Material to process:
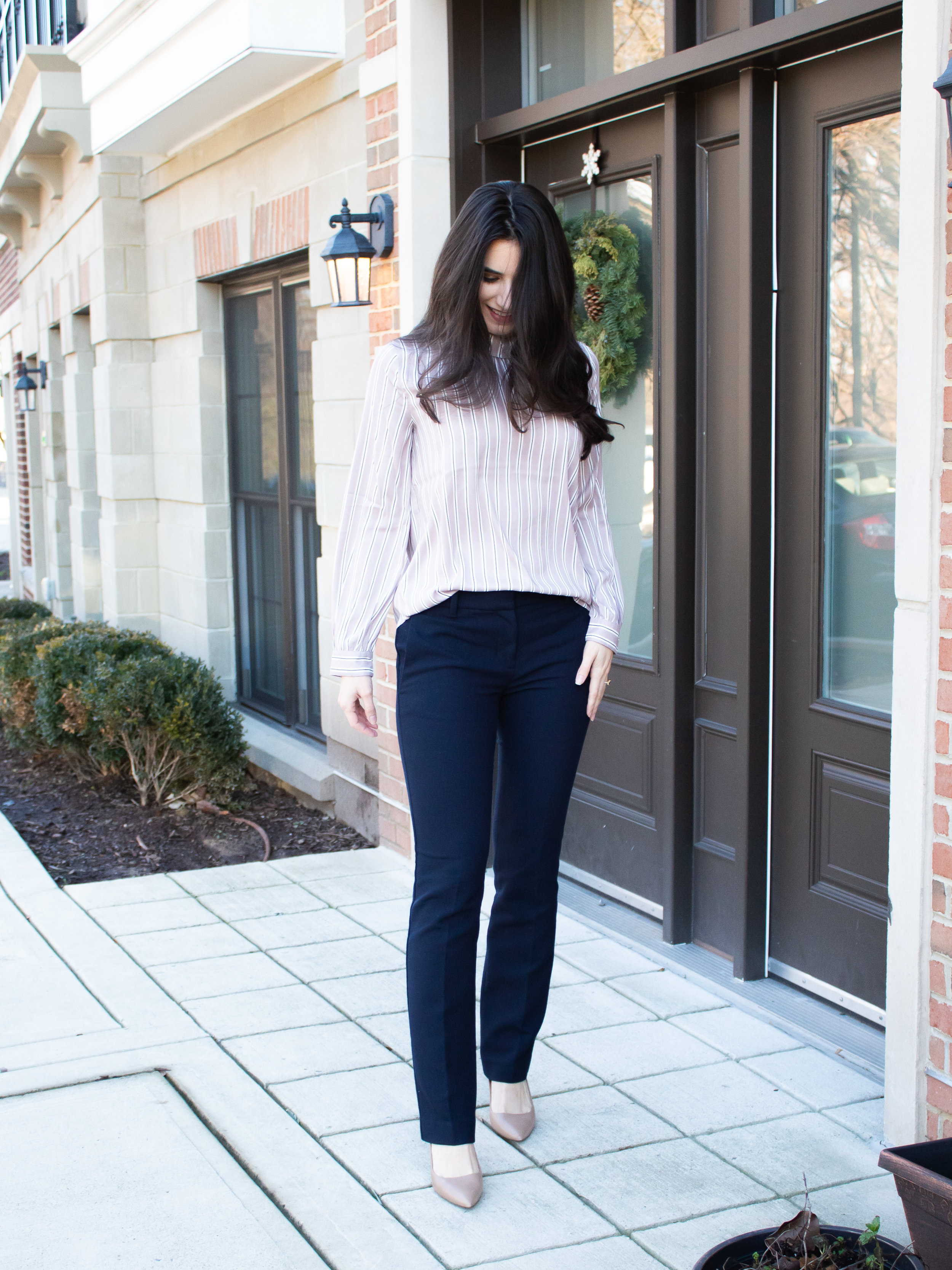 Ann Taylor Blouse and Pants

* * *

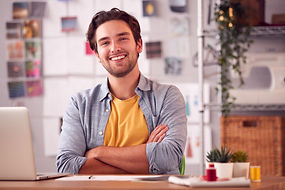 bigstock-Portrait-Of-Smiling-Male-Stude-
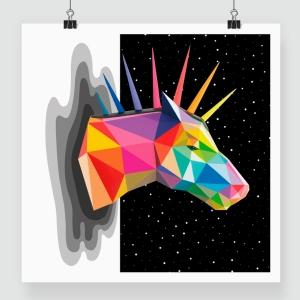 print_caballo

---

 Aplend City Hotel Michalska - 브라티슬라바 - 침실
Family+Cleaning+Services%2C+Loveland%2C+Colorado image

What the exercise asks:
Reproduce exactly the lines above from the line with "Aplend City Hotel Michalska - 브라티슬라바 - 침실" to the line with "Family+Cleaning+Services%2C+Loveland%2C+Colorado image", including both, and add nothing.

Written answer:
 Aplend City Hotel Michalska - 브라티슬라바 - 침실
Family+Cleaning+Services%2C+Loveland%2C+Colorado image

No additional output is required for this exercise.